# Hello From Pine Island



## Old Corky (Dec 4, 2008)

Hello Brothers, glad I found the Forum. I am John "Corky" Daut P.M. and Secretary of Waller Lodge #808.

I am 80 and most of my exercise is Masonic web sites and attending Lodge. My latest project is Small Town Texas Masons E-Magazine. Each issue features a small town Texas Masonic Lodge, Texas Masonic History, Masonic world news and history every month. 

The first 3 bi-monthly issues currently on the web site have featured Waller, Hempstead and Chalk Mountain Lodges. Starting with the January issue, the magazine will be issued monthly. The January issue will feature Post Oak Island Lodge #181 A.F. & A.M. In Beaukiss, Texas. It is located at,
http://www.mastermason.com/STTM-Emag/

Corky


----------



## RJS (Dec 4, 2008)

Howdy Corky!  I know your website (Small Town Texas Mason) I enjoyed it.  Welcome to the forum.


----------



## JTM (Dec 4, 2008)

» **Stated task A**
Copy everything in the Pine Island forum thread from "I am 80 and" down to "history every month.".
» **Stated task B**
Write the next part of the Pine Island forum thread, picking up right after its last line.

» **Data segment**
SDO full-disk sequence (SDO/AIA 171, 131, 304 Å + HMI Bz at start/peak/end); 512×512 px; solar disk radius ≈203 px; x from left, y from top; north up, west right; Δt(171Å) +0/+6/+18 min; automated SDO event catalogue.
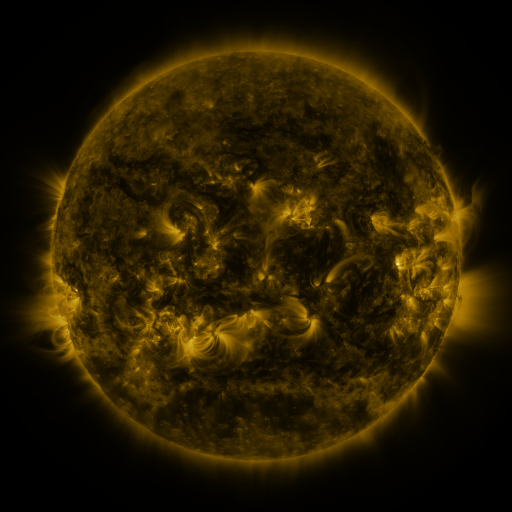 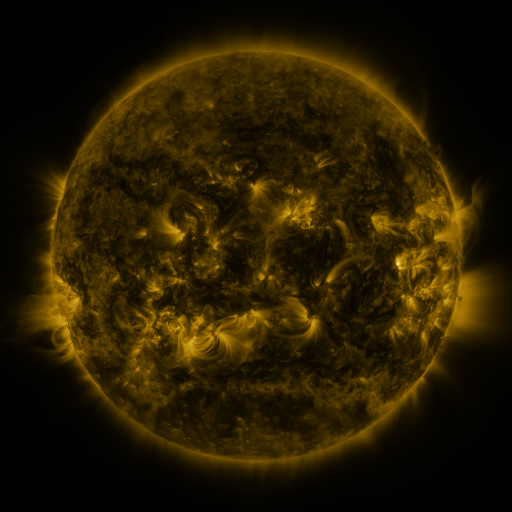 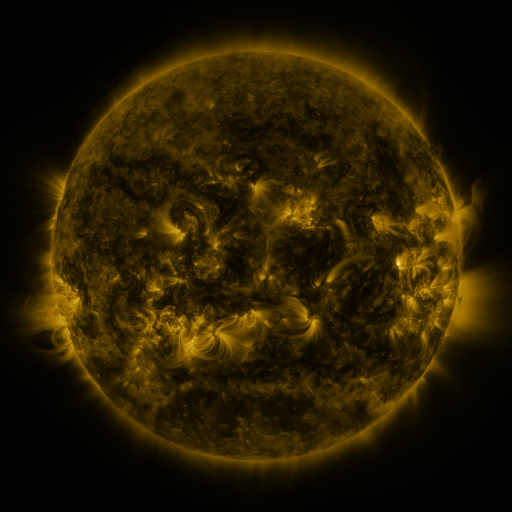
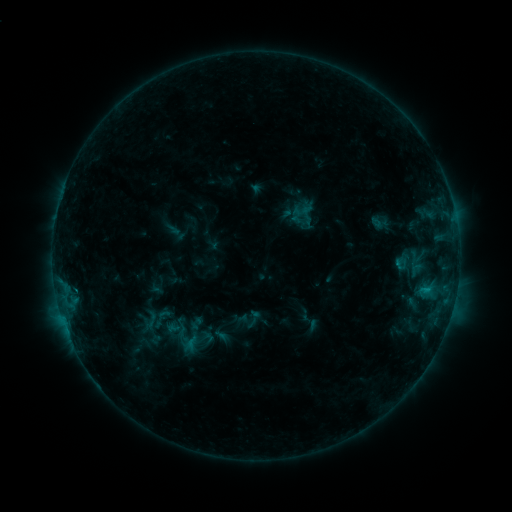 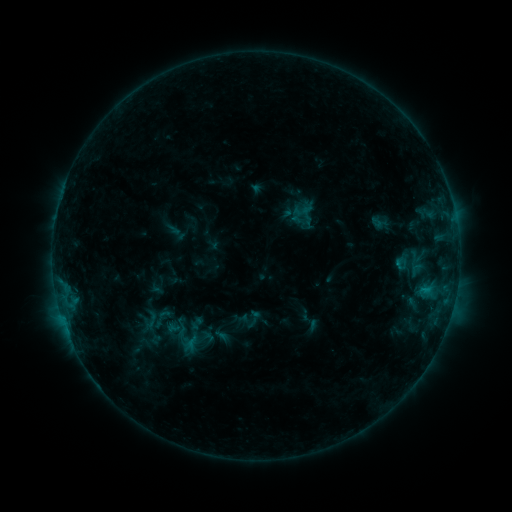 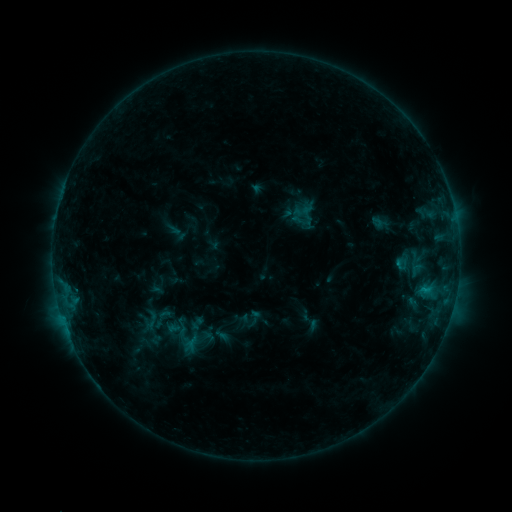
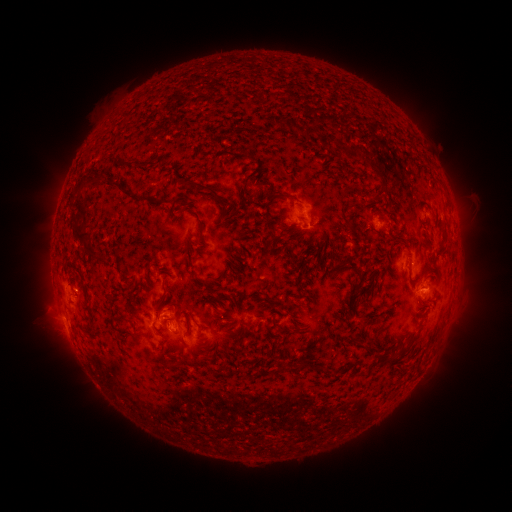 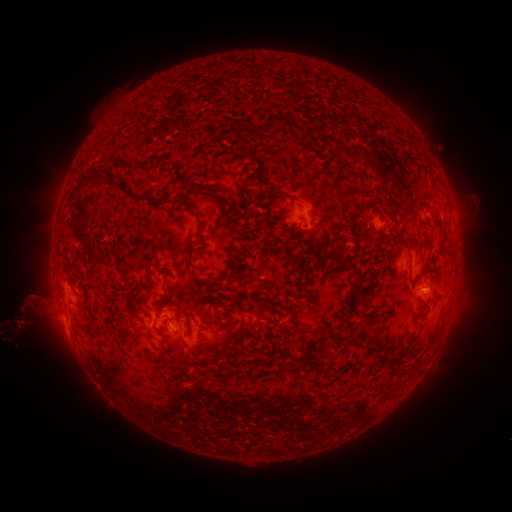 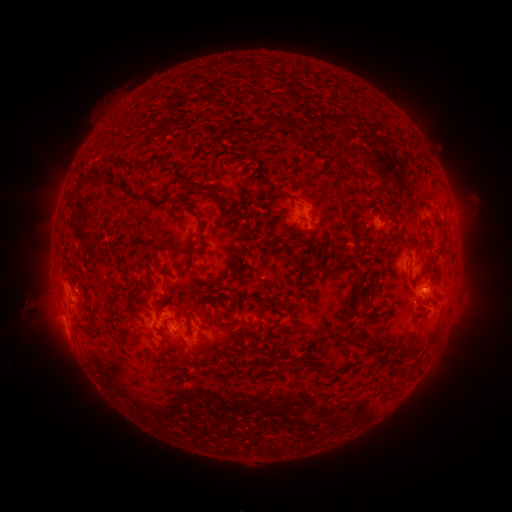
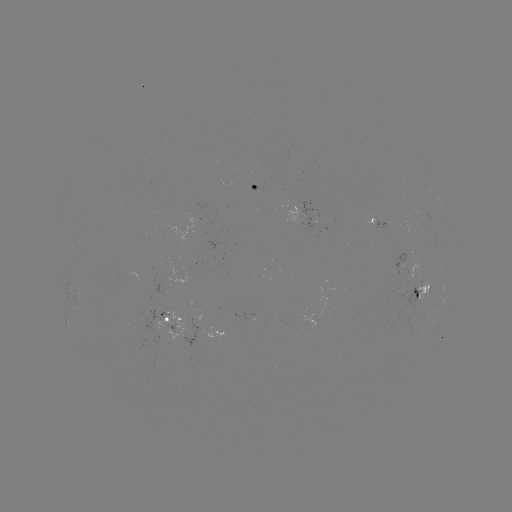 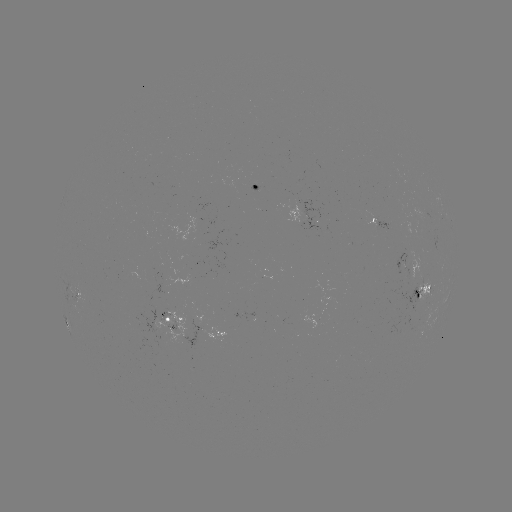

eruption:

» **Output A**
I am 80 and most of my exercise is Masonic web sites and attending Lodge. My latest project is Small Town Texas Masons E-Magazine. Each issue features a small town Texas Masonic Lodge, Texas Masonic History, Masonic world news and history every month.

» **Output B**
good work, Corky.

for the brothers' reference, the e-magazine can be found on blogspot:

http://smalltowntexasmasons.blogspot.com/


----------



## cmoreno85tx (Dec 4, 2008)

Welcome Brother Corky !! Great Site


----------



## Blake Bowden (Dec 4, 2008)

Welcome Brother!


----------



## TCShelton (Dec 5, 2008)

Welcome aboard.  Very nice website.


----------



## TexMass (Dec 5, 2008)

I've seen that web site too.  Great job!


----------



## Joey (Dec 5, 2008)

TexMass said:


> I've seen that web site too.  Great job!



Welcome to the forums Brother.... We're glad to have you!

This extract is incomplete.